- PAGE TEXT -
++++++++++++++++++++

It’s been slower than expected since our last hot stove report in late December, but there was a significant trade made on Saturday, with the defending World Series champion Astros adding to their starting rotation, picking up SP Gerrit Cole from the Pirates. The other big name who solidified his future plans in the last couple of weeks was RP Wade Davis, who signed with his new team.

The Cole trade is the big news of this period. There were reports during the week that the Astros and Pirates had reached an agreement on a deal for him, but it turned out those stories were not true. On Saturday, though, the trade was finalized and officially announced by the teams. In exchange for Cole, the Astros sent Ps Joe Musgrove and Michael Feliz, 3B Colin Moran and minor league OF Jason Martin to the Pirates.

Cole was a top prospect for the Pirates  when he first came up, but he hasn’t lived up to the potential people thought he had in his first five seasons in the league. His best season came in 2015, when he posted a 2.60 ERA with 202 strikeouts in 208 innings. In the two years since then, his ERA has steadily increased to 3.88 in 2016 and 4.26 last year, both career worsts at the time. In the Astros rotation, barring injuries, he will likely be the No. 4 starter in the rotation behind SPs Justin Verlander, Dallas Keuchel and Lance McCullers Jr. That should take some pressure off of him as the Astros won’t be relying on him to be one of their top pitchers. He is, however, going from the National League to the American League — which means he’ll be facing designated hitters instead of opposing pitchers — and going to a more hitter-friendly ballpark at Minute Maid Park as opposed to PNC Park in Pittsburgh.

++++++++++++++++++++

- STATED TASK -
Revise the baseball trade report from "It’s been slower" to "his new team.", replacing "hot stove report" with "offseason roundup". The items after this point aren't needed for anything here.

++++++++++++++++++++

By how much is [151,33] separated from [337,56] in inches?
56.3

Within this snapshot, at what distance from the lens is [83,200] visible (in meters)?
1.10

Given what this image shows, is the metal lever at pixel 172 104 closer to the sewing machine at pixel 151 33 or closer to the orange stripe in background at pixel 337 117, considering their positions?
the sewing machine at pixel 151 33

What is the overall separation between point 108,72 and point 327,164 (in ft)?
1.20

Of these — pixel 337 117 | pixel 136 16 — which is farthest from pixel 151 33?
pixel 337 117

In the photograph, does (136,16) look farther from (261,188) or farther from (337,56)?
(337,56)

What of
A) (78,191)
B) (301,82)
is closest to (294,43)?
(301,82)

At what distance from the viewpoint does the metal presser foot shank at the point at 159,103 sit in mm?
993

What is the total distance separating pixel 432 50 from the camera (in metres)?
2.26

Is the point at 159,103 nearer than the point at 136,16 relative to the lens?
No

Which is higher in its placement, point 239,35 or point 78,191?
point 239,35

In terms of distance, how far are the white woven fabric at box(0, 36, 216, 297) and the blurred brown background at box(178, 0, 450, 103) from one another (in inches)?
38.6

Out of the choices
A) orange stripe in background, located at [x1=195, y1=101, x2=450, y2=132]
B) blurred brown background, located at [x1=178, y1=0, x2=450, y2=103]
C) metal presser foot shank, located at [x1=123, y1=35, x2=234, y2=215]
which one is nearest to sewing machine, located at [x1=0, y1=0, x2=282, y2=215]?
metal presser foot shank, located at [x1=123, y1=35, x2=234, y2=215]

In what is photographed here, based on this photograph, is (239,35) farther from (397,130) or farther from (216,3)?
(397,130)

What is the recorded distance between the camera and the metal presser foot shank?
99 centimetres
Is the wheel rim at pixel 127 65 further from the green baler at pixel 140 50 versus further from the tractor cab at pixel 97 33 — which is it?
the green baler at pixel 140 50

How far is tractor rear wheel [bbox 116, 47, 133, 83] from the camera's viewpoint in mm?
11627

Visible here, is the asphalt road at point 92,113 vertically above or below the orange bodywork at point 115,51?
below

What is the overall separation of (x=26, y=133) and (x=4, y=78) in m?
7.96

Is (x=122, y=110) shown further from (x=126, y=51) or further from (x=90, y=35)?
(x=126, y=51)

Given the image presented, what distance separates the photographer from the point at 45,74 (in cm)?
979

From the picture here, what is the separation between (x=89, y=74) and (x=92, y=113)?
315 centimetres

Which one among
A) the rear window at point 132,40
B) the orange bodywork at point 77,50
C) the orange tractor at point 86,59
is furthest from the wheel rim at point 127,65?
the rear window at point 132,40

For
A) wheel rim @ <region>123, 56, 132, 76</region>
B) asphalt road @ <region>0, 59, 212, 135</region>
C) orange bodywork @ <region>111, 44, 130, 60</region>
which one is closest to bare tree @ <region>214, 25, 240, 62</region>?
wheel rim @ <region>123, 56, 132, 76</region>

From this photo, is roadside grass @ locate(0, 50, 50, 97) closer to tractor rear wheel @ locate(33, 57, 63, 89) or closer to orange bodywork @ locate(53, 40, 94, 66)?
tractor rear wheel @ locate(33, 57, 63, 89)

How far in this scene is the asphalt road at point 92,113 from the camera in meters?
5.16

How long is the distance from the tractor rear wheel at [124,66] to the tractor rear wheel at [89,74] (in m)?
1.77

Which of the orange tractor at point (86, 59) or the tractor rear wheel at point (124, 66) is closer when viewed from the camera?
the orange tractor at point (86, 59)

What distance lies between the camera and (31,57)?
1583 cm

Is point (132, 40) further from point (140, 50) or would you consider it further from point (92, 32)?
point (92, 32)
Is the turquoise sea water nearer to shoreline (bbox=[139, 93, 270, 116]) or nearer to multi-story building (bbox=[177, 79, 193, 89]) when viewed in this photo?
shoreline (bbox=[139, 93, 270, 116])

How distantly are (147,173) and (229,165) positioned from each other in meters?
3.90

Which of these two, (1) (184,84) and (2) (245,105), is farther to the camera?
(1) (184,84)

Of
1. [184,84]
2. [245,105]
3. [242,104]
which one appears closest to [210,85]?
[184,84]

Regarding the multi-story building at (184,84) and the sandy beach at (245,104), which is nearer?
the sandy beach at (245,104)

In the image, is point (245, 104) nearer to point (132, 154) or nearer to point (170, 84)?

++++++++++++++++++++

- ANSWER TO THE PROBLEM -
It’s been slower than expected since our last offseason roundup in late December, but there was a significant trade made on Saturday, with the defending World Series champion Astros adding to their starting rotation, picking up SP Gerrit Cole from the Pirates. The other big name who solidified his future plans in the last couple of weeks was RP Wade Davis, who signed with his new team.